I don't know why that is always so much fun for me to do.
Yellow -> clear -> yoo-hoo!! :lol:


----------



## samuel-a

chemist said:


> Nice video. How many grams was that drop?



a little less then a dwt.


----------



## patnor1011

Sam that is my favourite part of magic lol...
Just two things. Do wear gloves please you scared s*it out of me lol. I am extremely cautionous after small drops of AP hit my face and my eyes. I rinsed my left eye and face about 4-5 seconds after that happened but did not rinse my right eye as i tought nothing went there. After about 5 minutes of rinsing i noticed few small drops on my glasses and rinse my right eye too. It was too late though. I did not experience any loss of vision or something like that but i feel sort of blunt pain in eye for about 2 days + headache. It was not that painfull but more of uncomfortable feeling. After that i did not handle even my rinsed clean buckets without gloves and rest of safety equipment. Accidents happened when you least expected them.

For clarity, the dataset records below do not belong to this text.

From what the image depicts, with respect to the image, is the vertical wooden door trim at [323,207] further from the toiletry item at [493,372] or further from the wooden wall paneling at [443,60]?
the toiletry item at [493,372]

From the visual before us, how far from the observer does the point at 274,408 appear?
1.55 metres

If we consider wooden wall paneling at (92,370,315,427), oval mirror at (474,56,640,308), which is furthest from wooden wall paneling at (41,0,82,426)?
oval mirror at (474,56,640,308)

Secondly I want to ask what sort of chips from motherboards did you processed. Flatpacks or black plastics IC chips?
Pat


----------



## samuel-a

hi pat
those are flatpacks.

i allways wear protective goggles, also on that video.
you are corrcet about the gloves, protective gear should be used all the time.


----------



## Anonymous

hello, i saw your video too , but when i put the Aqua regia on the processors it becames black or dark green . Is not good my aqua regia ? how much nitric acid should i put on hydrochloric acid ? 1 part of nitric acid at 3 parts of hydrochloric acid ? to turn it yellow like yours when i put it on the microprocessors ? After this, Instead of SMB can i use salt (NaCl) ? Thanks in advance for the answers. Cheers


----------



## philddreamer

Hi Gold.Lunatic!
Check the post @ GENERAL CHAT: "General Reaction List", you'll find the recipies for the different methods. Also check in HELP NEEDED, there you'll find answers to questions similar to yours.

Salt will drop silver, but not gold. SMB, sodiuom metabisulfite, will drop gold from your solution, provided there's any gold present. It is recommended to always do a stannous test to make sure gold is present.

Continue reading the posts so you become better informed & minimize running into trouble or even getting hurt. 

Take care! 8) 

Phil


----------



## Anonymous

> Do wear gloves please you scared s*it out of me lol. I am extremely cautionous after small drops of AP hit my face and my eyes.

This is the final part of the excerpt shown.